Sortir d’une prise en charge à 100% dans le cadre d’une ALD pour vivre comme avant la maladie ?
Sortir d’une prise en charge à 100% dans le cadre d’une affection longue durée (ALD) pour vivre comme avant la maladie ? Associations et patients sont plutôt réservés sur l’efficacité d’une telle mesure.
Christian Saout, président du Collectif interassociatif sur la santé (CISS) : «Nous sommes d’une extrême prudence devant ce projet. Nous avons le sentiment que c’est une brèche dans les ALD, un système qui protège bien les malades chroniques. On se dit que cette brèche est inquiétante pour ceux qui n’ont pas de mutuelle – plus de 5 millions de personnes. On nous rétorque que l’idée de départ a été inspirée par les patients eux-mêmes, fatigués d’être stigmatisés par le qualificatif de cancéreux, voire d’ex-cancéreux. C’est vrai. Mais que se passe-t-il ? Par exemple, en 2007, il y avait eu la mise en place de la convention Aeras , pour que les anciens malades puissent s’assurer normalement. Qu’est-ce que cela a changé ? De nombreux anciens malades sont toujours victimes de fortes discriminations de la part des employeurs, assureurs et banquiers. Les pouvoirs publics nous disent qu’en attestant et en validant la guérison par cette fin de prise en charge, les personnes concernées pourront obtenir un accès plus facile aux garanties et aux crédits. Le gouvernement compte sur l’impact psychologique que cette décision pourrait avoir. Mais nous n’y croyons pas. Les assurances continueront à être réticentes. A quoi bon alors sortir de l’ALD si rien ne change ?»
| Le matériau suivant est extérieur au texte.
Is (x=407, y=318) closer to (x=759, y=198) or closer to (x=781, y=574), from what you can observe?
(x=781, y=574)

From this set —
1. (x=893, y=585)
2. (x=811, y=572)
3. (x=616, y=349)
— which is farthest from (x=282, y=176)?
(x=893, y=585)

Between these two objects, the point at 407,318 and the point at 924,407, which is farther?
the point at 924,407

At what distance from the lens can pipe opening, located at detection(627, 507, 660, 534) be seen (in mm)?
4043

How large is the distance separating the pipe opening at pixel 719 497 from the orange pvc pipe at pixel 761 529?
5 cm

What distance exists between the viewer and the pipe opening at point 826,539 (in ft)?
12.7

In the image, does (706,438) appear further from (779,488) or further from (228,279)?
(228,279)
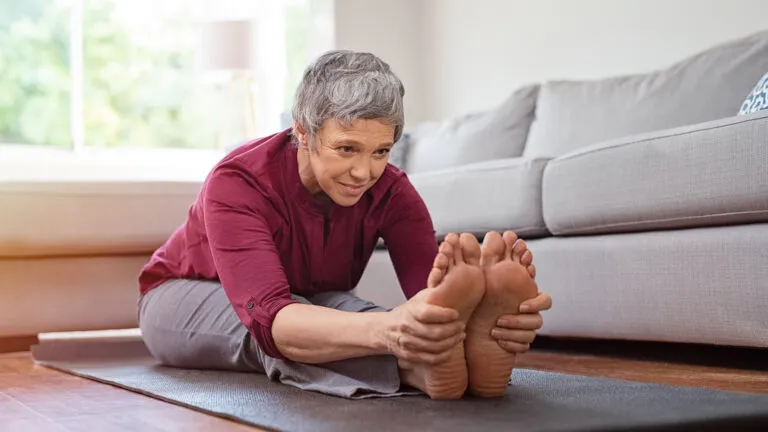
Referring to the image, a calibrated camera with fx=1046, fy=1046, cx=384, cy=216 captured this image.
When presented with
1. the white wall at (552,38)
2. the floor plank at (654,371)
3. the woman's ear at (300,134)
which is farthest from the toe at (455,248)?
the white wall at (552,38)

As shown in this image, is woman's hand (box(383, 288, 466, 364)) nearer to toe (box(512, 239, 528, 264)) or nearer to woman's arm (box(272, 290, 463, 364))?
woman's arm (box(272, 290, 463, 364))

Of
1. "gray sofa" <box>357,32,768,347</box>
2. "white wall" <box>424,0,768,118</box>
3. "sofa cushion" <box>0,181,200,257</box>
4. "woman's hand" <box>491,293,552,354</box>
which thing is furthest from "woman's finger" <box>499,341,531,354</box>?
"white wall" <box>424,0,768,118</box>

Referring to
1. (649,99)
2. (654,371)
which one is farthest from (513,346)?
(649,99)

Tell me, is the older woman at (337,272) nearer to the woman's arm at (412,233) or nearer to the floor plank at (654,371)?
the woman's arm at (412,233)

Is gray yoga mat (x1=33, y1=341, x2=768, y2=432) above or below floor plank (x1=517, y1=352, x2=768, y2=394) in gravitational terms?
above

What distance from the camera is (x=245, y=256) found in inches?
68.3

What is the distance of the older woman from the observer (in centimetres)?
148

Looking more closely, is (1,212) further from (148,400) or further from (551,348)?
(551,348)

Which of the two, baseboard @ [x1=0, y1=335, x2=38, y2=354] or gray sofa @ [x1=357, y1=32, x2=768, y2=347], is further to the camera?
baseboard @ [x1=0, y1=335, x2=38, y2=354]

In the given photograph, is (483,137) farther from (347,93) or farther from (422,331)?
(422,331)

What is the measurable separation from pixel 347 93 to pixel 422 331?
45 cm

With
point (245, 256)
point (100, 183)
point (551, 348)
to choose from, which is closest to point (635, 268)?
point (551, 348)

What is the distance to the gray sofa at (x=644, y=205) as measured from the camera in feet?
6.81

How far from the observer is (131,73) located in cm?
582
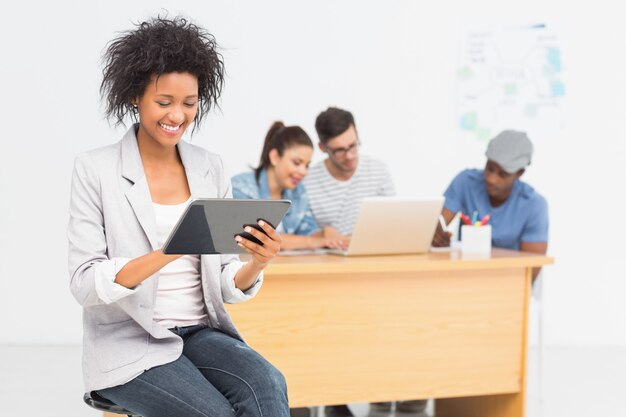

Catherine Cerisey, la Maison du cancer : «L’idée initiale aurait pu séduire : réinsérer les patients sans changer leur prise en charge, tout en réduisant les coûts. Il semble malheureusement que ce “post-ALD” n’aura aucun impact ni sur la vie des malades, ni même sur le budget de la Sécurité sociale. C’est une belle mesure qui risque de se transformer en un coup d’épée dans l’eau.»
Denise Audidier, ancienne présidente de l’association Vivre comme avant : «C’est notre souhait, “vivre comme avant”, “être guéri”. Mais ce n’est pas si simple et toutes les histoires ne se ressemblent pas. Ce qui me fait un peu peur dans cette mesure, c’est qu’elle soit trop générale et pas adaptée à la personne. Moi, j’ai eu mon cancer du sein il y a plus de vingt ans. Tout va bien, et je me considère comme tout le monde, comme avant. Mais d’autres patientes ont besoin d’être accompagnées, cinq, dix ans. Sortir de la catégorie ALD, c’est évidemment un élément positif. Mais il faut que la personne n’y soit pas de sa poche. Dans notre cas, il faut penser aux remboursements des prothèses, mais aussi des soutiens-gorge pour celles qui ont été opérées. Vont-elles payer ? Ensuite, le grand défi, c’est que la personne soit réinsérée complètement, y compris dans son travail. Il faut que tout le reste suive. Et que cela ne soit pas qu’une décision administrative.»